Now, complications in Guillain-Barré can affect several parts of the body.
We've kinda touched on it, but I wanna go a little deeper here.
Because as a caregiver, I have to use several methods to help prevent or treat complications from this disease.
So, you want to be on your A game with this patient.
The biggest factor we're gonna worry about is immobility.
Since the complications of Guillain-Barré affect several parts of the body,
we're gonna have to really work on not risking skin breakdown
and not risking the muscles becoming contractured and stiff, and the joints becoming problematic and stiff.
So, one of the easiest, most simple of ways would be passive and active range of motion.
Okay. How can you do both passive and active? Well that's progressive.
You want the patient to stay as independent as possible, right?
That's what we're looking for.
So the movement they do have, I want to encourage them to continue to move those muscles.
Muscles that are completely paralyzed, then I'm gonna do active range of motion with that patient.
Now, this is usually a collaborative effort.
Nurses and therapists will work together to do passive and active range of motion.
We wanna keep those muscles flexible and prevent them from becoming contractured or shortened and extra stiff.
So in order to help them in recovery,
we know immediately when that patient starts having to be less mobile than normal,
less active than normal, we wanna respond early
and make sure we keep those joints and muscles moving so that the recovery is not as difficult.
Now, another problem with immobility is clots.
So we have to be on guard for thrombosis prevention.
Now, there's a couple of things that we can do.
The active and passive range of motion will be helpful.
You wanna give anticoagulant medications because they're really at risk for DVT.
That stands for deep vein thrombosis.
Any patient that's immobile and in bed,
normally when we're walking you're using those muscles and those calf muscles.
And when those muscles are contracting and squeezing, they're pushing blood out.
And then when they're relaxing, blood's coming back in.
So you're constantly moving blood in and out of the body.

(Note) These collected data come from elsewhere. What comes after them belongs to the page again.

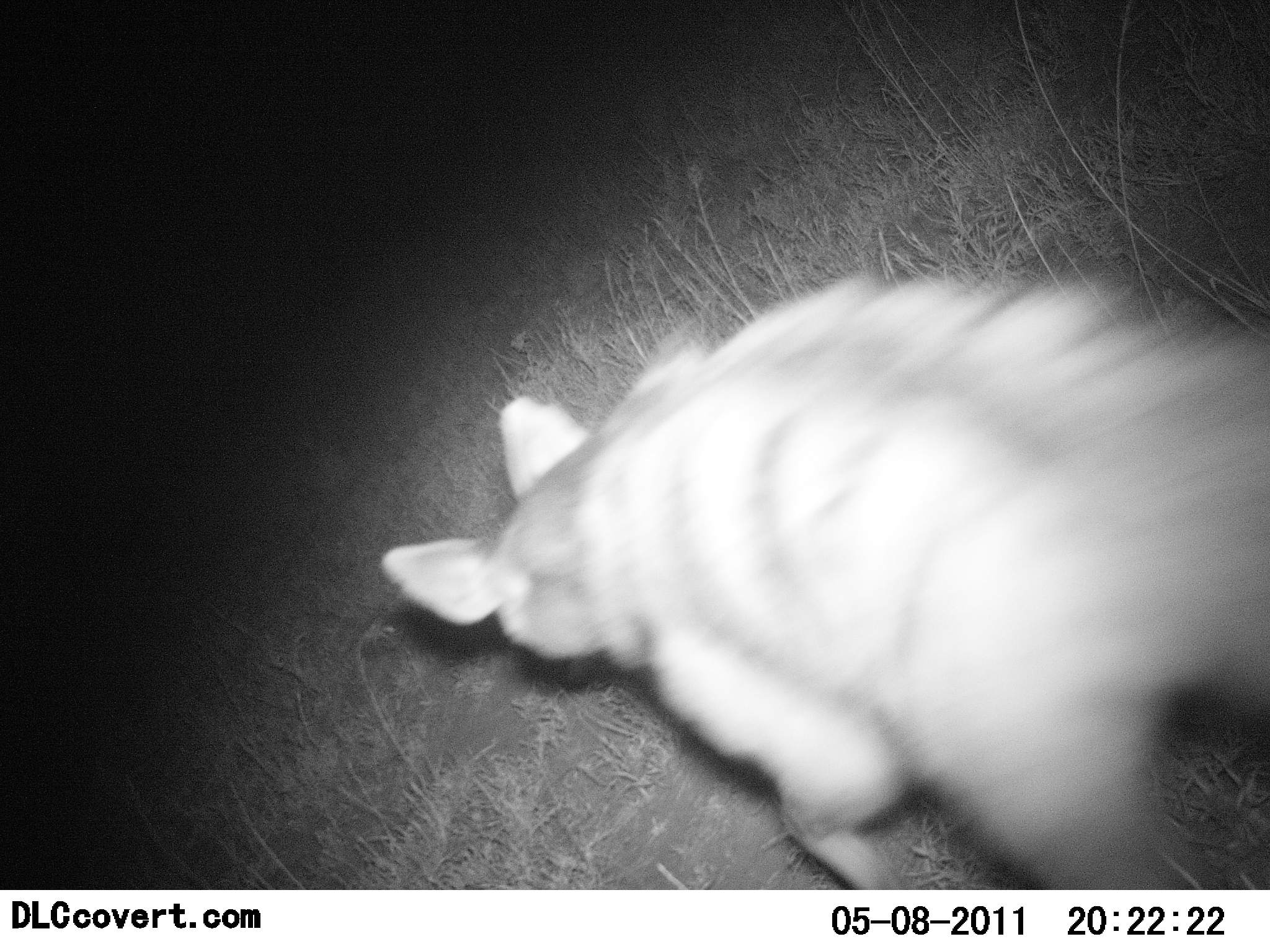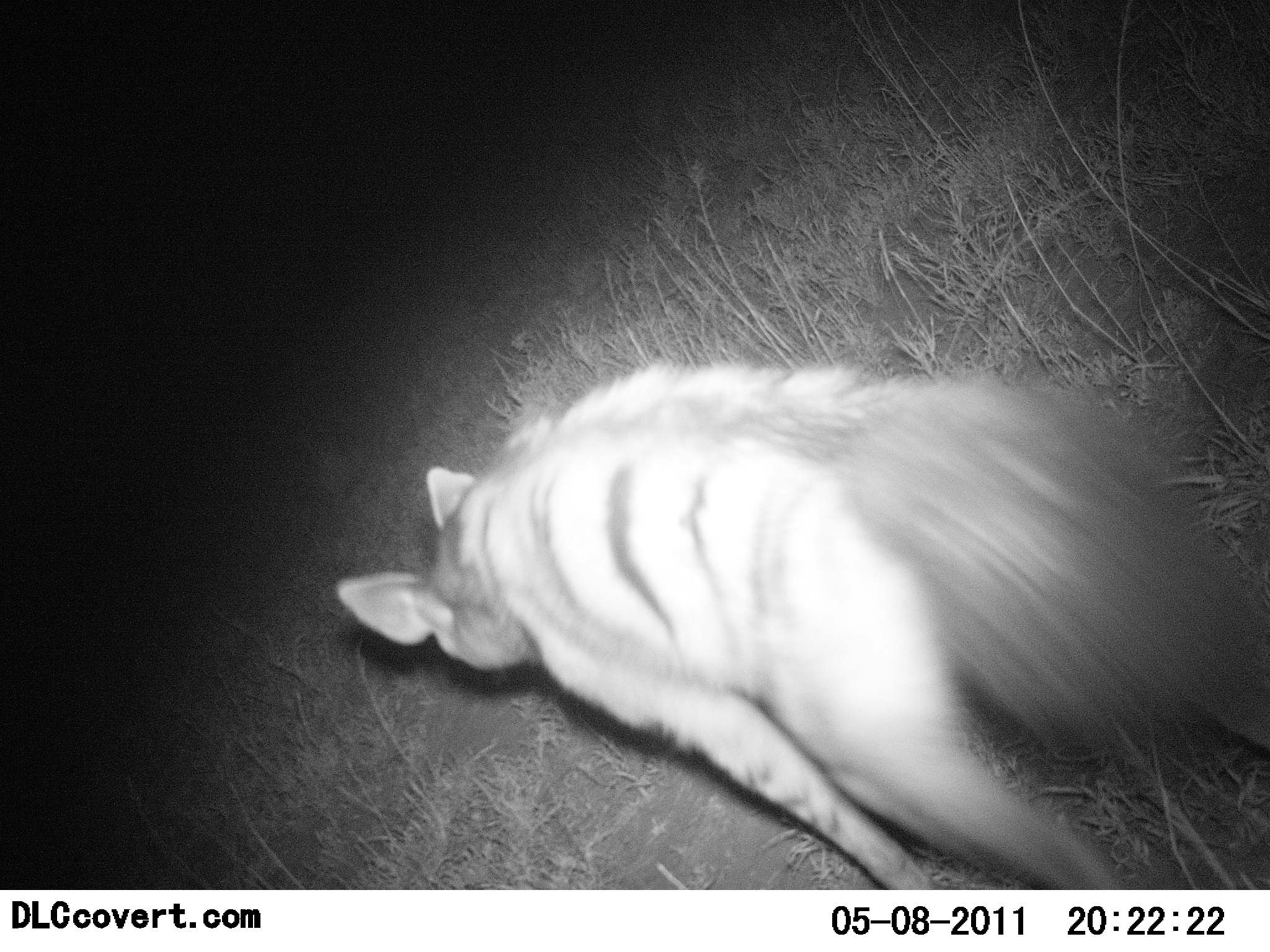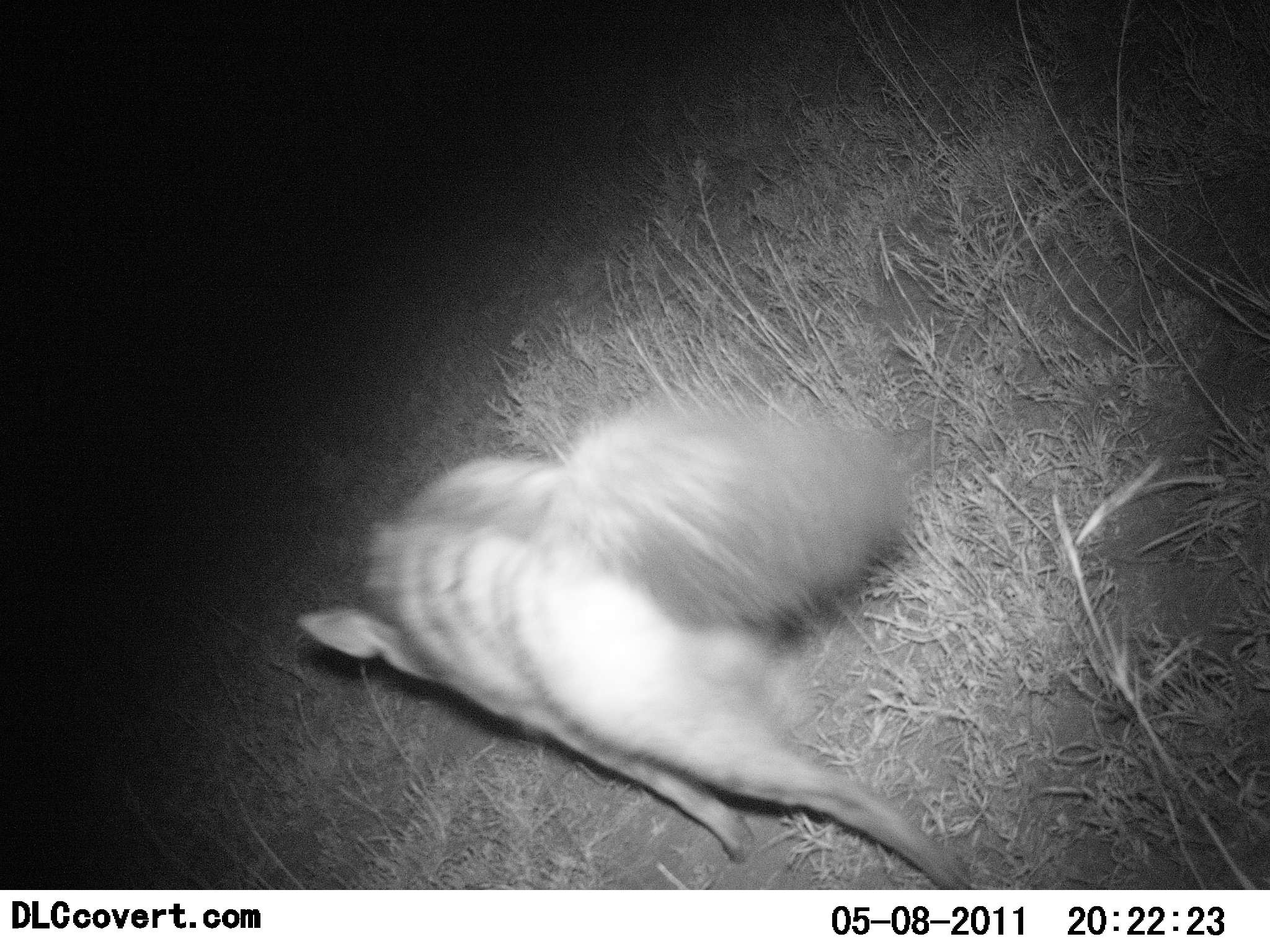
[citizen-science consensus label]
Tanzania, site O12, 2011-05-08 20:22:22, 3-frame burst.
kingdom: Animalia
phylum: Chordata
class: Mammalia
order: Carnivora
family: Hyaenidae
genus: Proteles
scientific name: Proteles cristatus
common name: aardwolf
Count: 1.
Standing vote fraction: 0%.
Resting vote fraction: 0%.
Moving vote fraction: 100%.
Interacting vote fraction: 0%.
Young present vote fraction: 0%.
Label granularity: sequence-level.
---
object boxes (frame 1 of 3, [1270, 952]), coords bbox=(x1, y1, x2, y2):
animal: bbox=(375, 273, 1270, 890)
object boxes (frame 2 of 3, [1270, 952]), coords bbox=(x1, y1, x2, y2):
animal: bbox=(336, 363, 1270, 889)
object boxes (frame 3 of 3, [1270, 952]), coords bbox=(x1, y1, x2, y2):
animal: bbox=(294, 405, 972, 889)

But people that sit for long periods of time like on a long plane flight
or people that are in bed and can't get out of bed, they're at high risk to develop a clot.
Because as blood kind of get stagnated down there, gets real sludgy.
And whenever blood kind of pools and hangs out, you have not as good blood flow,
it's not being flushed in and out, you have a real risk for a clot or a deep vein thrombosis to develop.
It's not good in your leg.
And if that clot breaks off and travels to the rest of the body, it's really not a good idea.
So, things we're gonna do for a patient is,
we'll probably have them on anticoagulant medications because we wanna prevent a DVT.
And we'll also work at pneumatic compression stockings.
Now, that sounds super fancy.
But really what that is that our -
it looks like a stocking that you put on a patient. It has a hose connected to it that usually one patient use.
They're made of the same material as a disposable blood pressure cuff.
You put it on like a stocking and it will blow up, compress the leg, and then it will deflate.
Just like you're putting a blood pressure cuff on their entire lower leg
that's what pneumatic compression stockings do.
By trying to mimic the experience of a patient who's up and walking and actually using those muscles.
So Guillain-Barré, we know the worst case scenario is respiratory,
but we also have to be on guard to prevent clots from forming.
So we'll be on anticoagulants or antiplatelet type of medication,
might have pneumatic compression stockings on.
Remember, watch their skin like a hawk.
You wanna be on top of that.
Anyone who's immobile would probably benefit from some type of therapeutic bed. Right?
An air mattress that helps with those pressures,
and we need to be helping them turn a minimum of every two hours.